Selected text Block Start

# TV pitchman Billy Mays found dead



## 7costanza (Aug 29, 2006)

TAMPA, Fla. - Billy Mays, the burly, bearded television pitchman known for his boisterous hawking of products such as Orange Glo and OxiClean, has died. He was 50. 
Tampa police said Mays was found unresponsive by his wife Sunday morning. A fire rescue crew pronounced him dead at 7:45 a.m. 
There were no signs of a break-in, and investigators do not suspect foul play. The coroner's office expects to have an autopsy done by Monday afternoon. 
"Although Billy lived a public life, we don't anticipate making any public statements over the next couple of days," said Mays' wife, Deborah. "Our family asks that you respect our privacy during these difficult times." 
Born William Mays in McKees Rocks, Pa., on July 20, 1958, Mays developed his style demonstrating knives, mops and other "as seen on TV" gadgets on Atlantic City's boardwalk. For years he worked as a hired gun on the state fair and home show circuits, attracting crowds with his booming voice and genial manner.

Selected text Block End

• Tasks and exercises:
**a)** Turn the paragraph of the Billy Mays article that begins "Born William Mays" into a short bulleted list that keeps its main facts.
**b)** Which cities or towns does the Billy Mays article mention? List all of them.

Supplied data Block Start

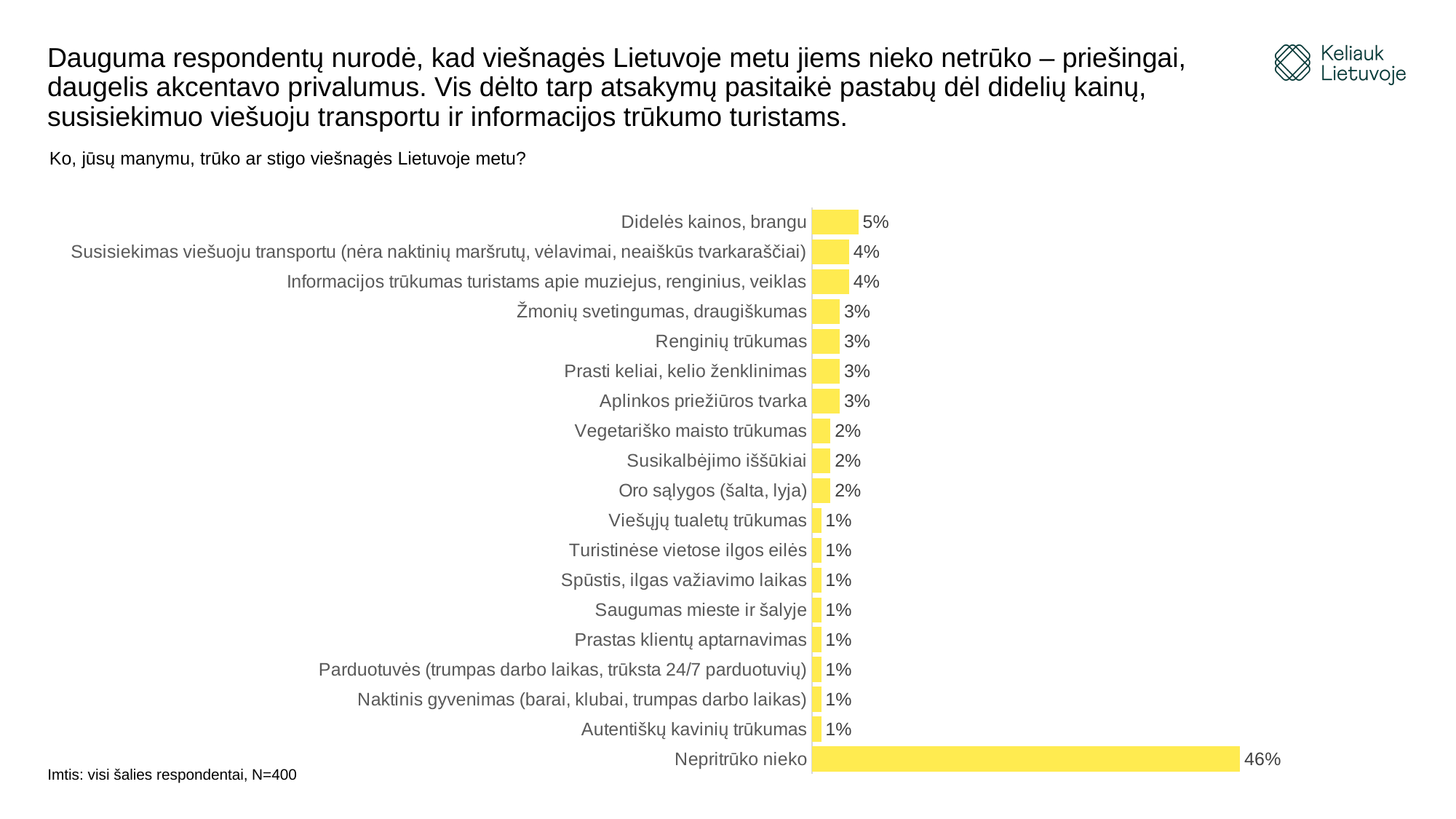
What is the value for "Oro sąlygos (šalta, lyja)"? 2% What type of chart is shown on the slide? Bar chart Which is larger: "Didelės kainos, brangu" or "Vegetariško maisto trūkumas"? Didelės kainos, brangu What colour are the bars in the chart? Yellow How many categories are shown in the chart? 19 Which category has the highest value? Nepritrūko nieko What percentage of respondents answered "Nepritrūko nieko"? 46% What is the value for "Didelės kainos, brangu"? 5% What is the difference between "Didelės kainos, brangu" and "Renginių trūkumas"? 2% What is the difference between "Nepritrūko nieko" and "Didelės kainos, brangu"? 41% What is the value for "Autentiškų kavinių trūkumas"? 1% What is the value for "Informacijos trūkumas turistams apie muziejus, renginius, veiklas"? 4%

Supplied data Block End
Supplied data Block Start

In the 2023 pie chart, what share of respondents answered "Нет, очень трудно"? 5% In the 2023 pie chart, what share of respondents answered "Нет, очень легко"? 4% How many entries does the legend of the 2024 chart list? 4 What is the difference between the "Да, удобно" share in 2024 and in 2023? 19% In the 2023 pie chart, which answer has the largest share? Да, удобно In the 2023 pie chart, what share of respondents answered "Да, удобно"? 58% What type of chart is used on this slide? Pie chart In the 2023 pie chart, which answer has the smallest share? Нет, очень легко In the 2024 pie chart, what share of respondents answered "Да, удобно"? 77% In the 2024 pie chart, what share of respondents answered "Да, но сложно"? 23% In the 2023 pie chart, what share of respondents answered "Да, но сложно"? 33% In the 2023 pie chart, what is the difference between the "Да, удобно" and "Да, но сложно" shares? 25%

Supplied data Block End

• Problem solutions:
**a)**
- Born William Mays on July 20, 1958, in McKees Rocks, Pa.
- Developed his style demonstrating knives, mops and other "as seen on TV" gadgets on Atlantic City's boardwalk.
- Worked for years as a hired gun on the state fair and home show circuits.
- Drew crowds with his booming voice and genial manner.

**b)**
- Tampa, Fla.
- McKees Rocks, Pa.
- Atlantic City